(begin)

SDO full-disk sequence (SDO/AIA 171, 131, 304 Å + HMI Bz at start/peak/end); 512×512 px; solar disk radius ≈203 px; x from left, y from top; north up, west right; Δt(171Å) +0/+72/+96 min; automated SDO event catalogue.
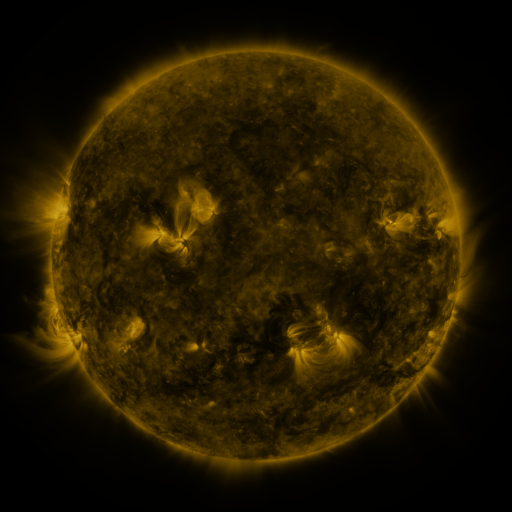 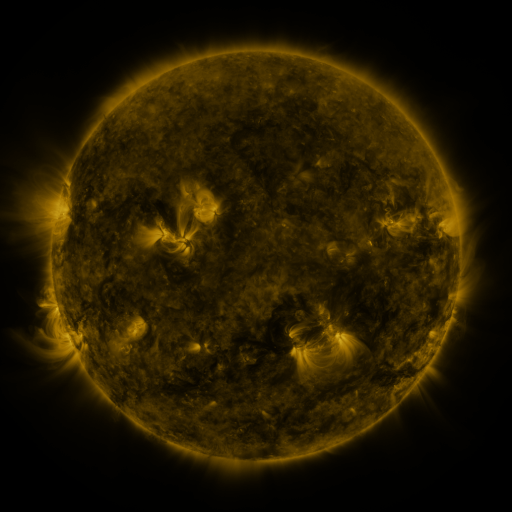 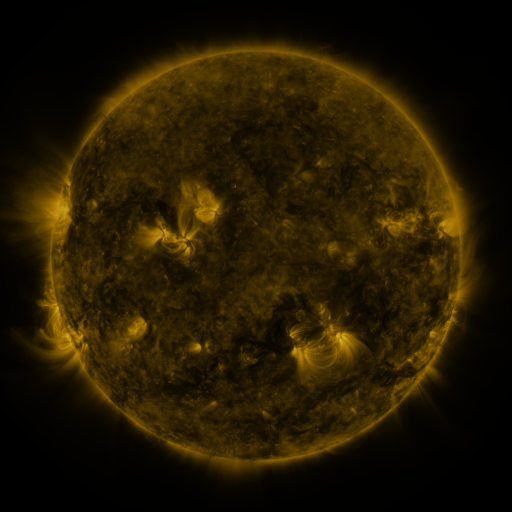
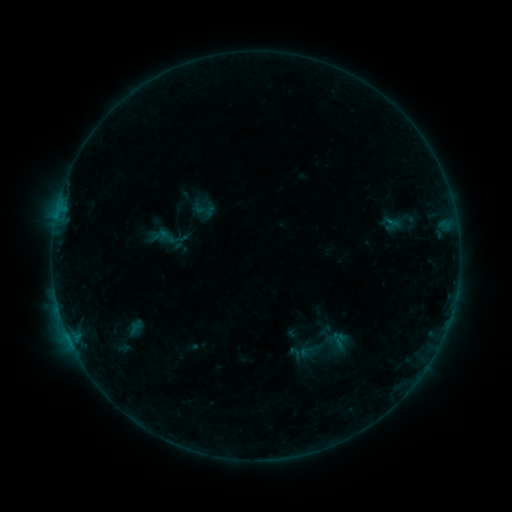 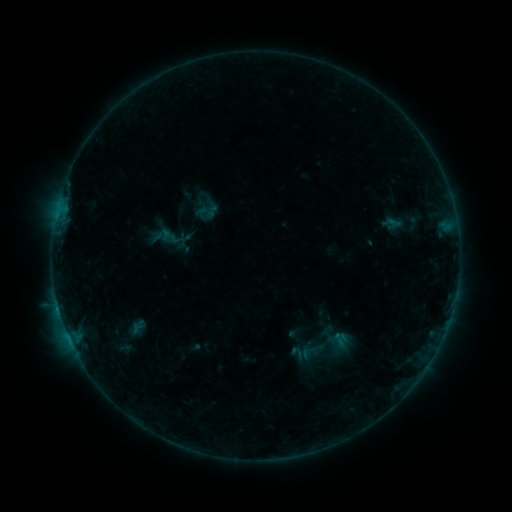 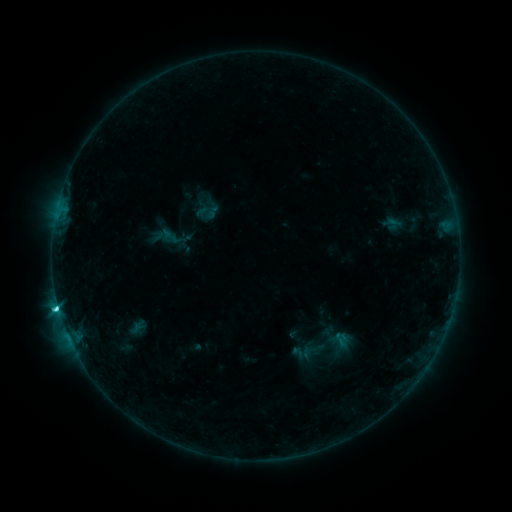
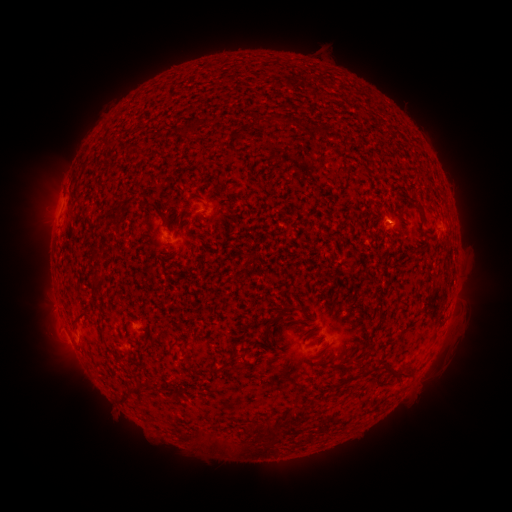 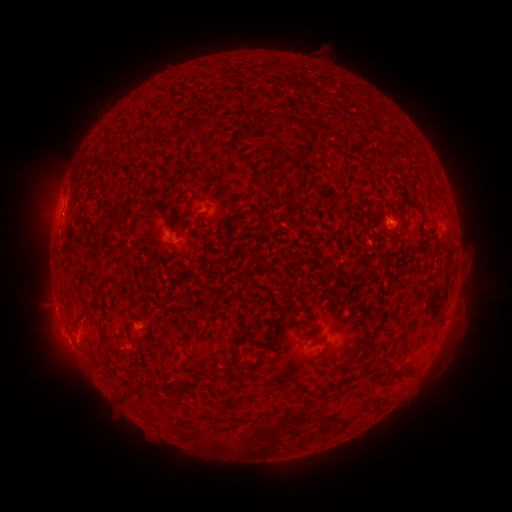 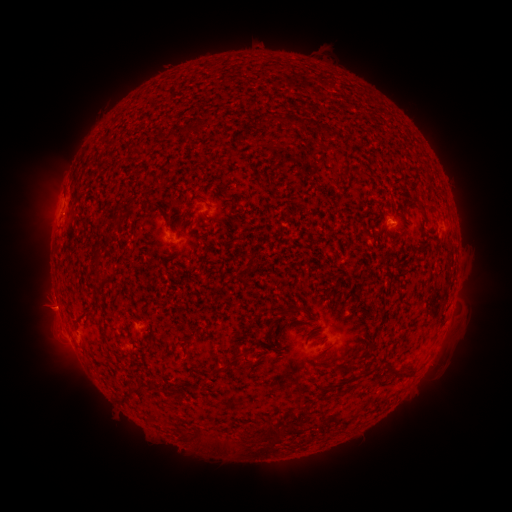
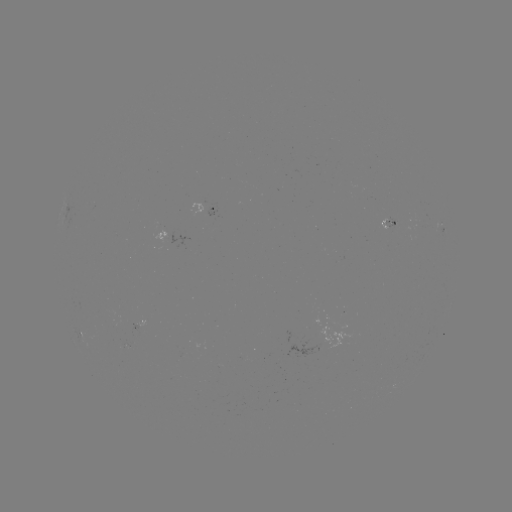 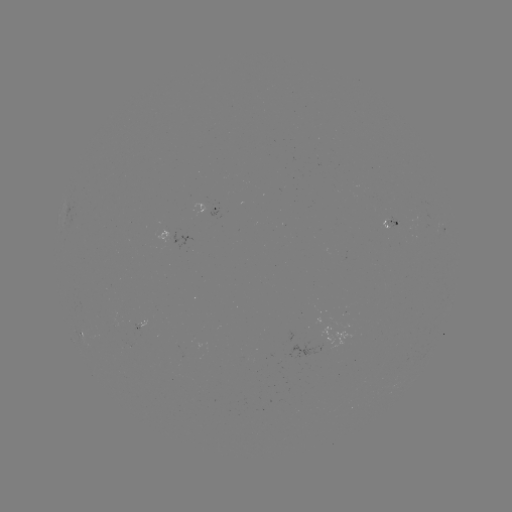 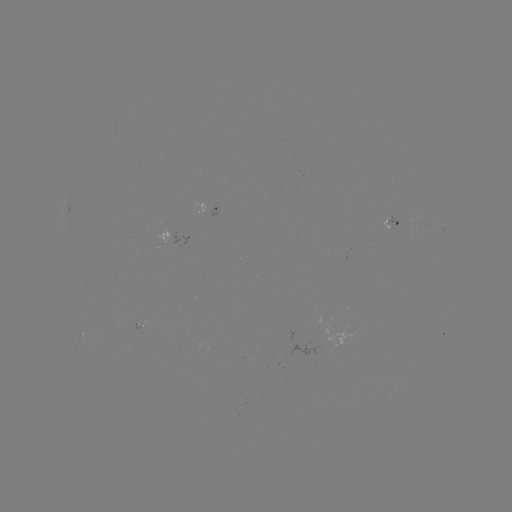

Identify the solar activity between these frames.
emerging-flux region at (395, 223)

(end)
(begin)

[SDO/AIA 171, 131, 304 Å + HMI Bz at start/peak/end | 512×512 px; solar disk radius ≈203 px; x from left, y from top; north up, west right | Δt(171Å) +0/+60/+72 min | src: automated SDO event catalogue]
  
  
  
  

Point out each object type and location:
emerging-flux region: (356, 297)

(end)
(begin)

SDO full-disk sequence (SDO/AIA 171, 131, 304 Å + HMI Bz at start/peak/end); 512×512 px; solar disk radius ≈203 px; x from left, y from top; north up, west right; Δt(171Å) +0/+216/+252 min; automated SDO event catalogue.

(end)

### AIM
Give back only the data lines between the one holding "[SDO/AIA 171, 131, 304" and the one holding "emerging-flux region: (356, 297)", inclusive, with "location" swapped for "position" and everything else left the same.

### COMPLETED TASK
[SDO/AIA 171, 131, 304 Å + HMI Bz at start/peak/end | 512×512 px; solar disk radius ≈203 px; x from left, y from top; north up, west right | Δt(171Å) +0/+60/+72 min | src: automated SDO event catalogue]
  
  
  
  

Point out each object type and position:
emerging-flux region: (356, 297)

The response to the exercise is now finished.